Among

individual items, the core “depressed mood” item on

Among

individual items, the core “depressed mood” item on either the HAMD-17 or the MADRS was more sensitive to drug-placebo separation and to establishing optimal dosing, compared with the full scales in several controlled trials.13,14 The sensitivity of some items to differentiate between active drug and placebo can be compromised when a drug has an unfavorable effect on certain items. For example, increased anxiety may occur during the early weeks of SSRI therapy, and activating antidepressants may disrupt some aspects of sleep.15 The net result is that, prevalent items may not. emerge on rating scales that are designed to detect improvements during antidepressant, Inhibitors,research,lifescience,medical therapy. Inhibitors,research,lifescience,medical When symptom prevalence and sensitivity to change have been evaluated in large data sets using item analysis or factor analysis, several core symptoms emerge with greater sensitivity to change and less distortion by treatment emergent side effects than with the full versions of the scale. Three such scales derived from the HAMD-17 are the “Been 6,”16 “Maier subscale,”17 and “HAMD-7”18 (Table II). Four items are common to each of these scales: mood, guilt, anhedonia, and psychic anxiety. In HAMD-7 and Bech 6, loss of energy (fatigue)

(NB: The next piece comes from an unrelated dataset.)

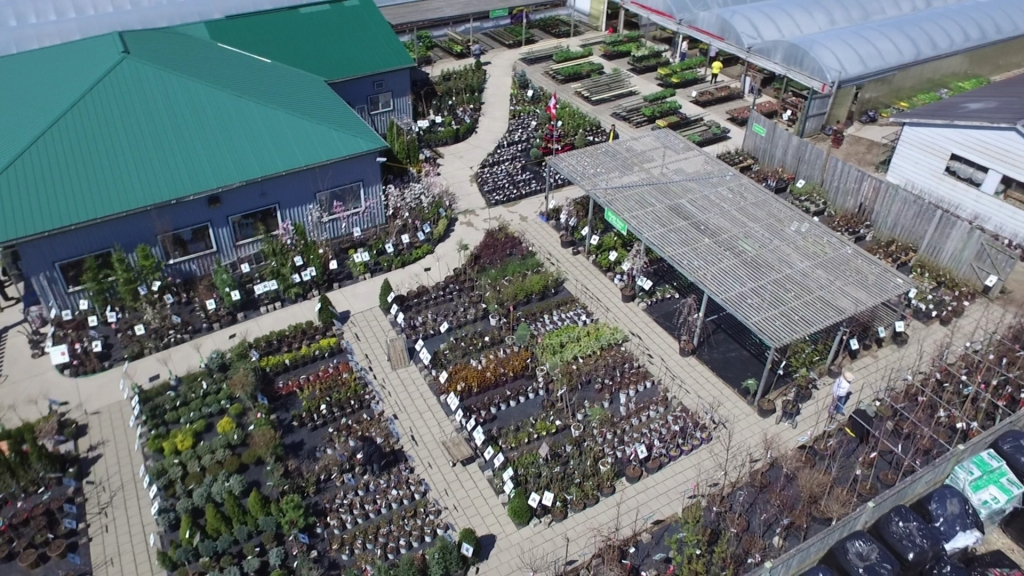 Van Luyk Greenhouses and Garden Centre Aerial Nursery Image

was also present, as was psychomotor retardation in Bech 6 and Maier 6, while the HAMD-7 included somatic anxiety and suicidal ideation. All Inhibitors,research,lifescience,medical three scales include anxiety symptoms, Inhibitors,research,lifescience,medical in contrast to current diagnostic systems. Table II Core symptoms from three scales derived from the Hamilton Depression Rating Scale. The prominence of anxiety symptoms and syndromes Surprisingly, anxiety is not considered as a core or associated symptom of depression according

to either DSM-IV or ICD-10 criteria. Neither is “with anxious features” a specifier within DSM-IV, yet. up to 90% of patients have co-occurring anxiety symptoms, and approximately 50% of depressed patients meet, NVP-AEW541 order criteria for a comorbid anxiety Inhibitors,research,lifescience,medical disorder.19,20 This lack of syndrome independence on Axis 1 is a major limitation to the current concept, of comorbidity. Comorbid disorders should only exist, at a level second expected by chance, yet. in the case of M’DD, comorbidity is the rule and not the exception.21. A recent proposal for mood and anxiety spectrum disorders, to be considered in DSM-V, has been advanced by Watson22 who proposes three subclasses of emotional disorders: “bipolar disorders,” “distress disorders,” (MDD, dysthymic disorder, generalized anxiety disorder, and post-traumatic stress disorder) and “fear disorders” (panic disorder, agoraphobia, social phobia and specific phobia). This reflects a pendulum swing to the unitary position of Mapother23 and Lewis24 who viewed states of anxiety along a continuum with depressive disorders, in contrast. to the progressive separation of mood and anxiety disorders initiated more than three decades ago.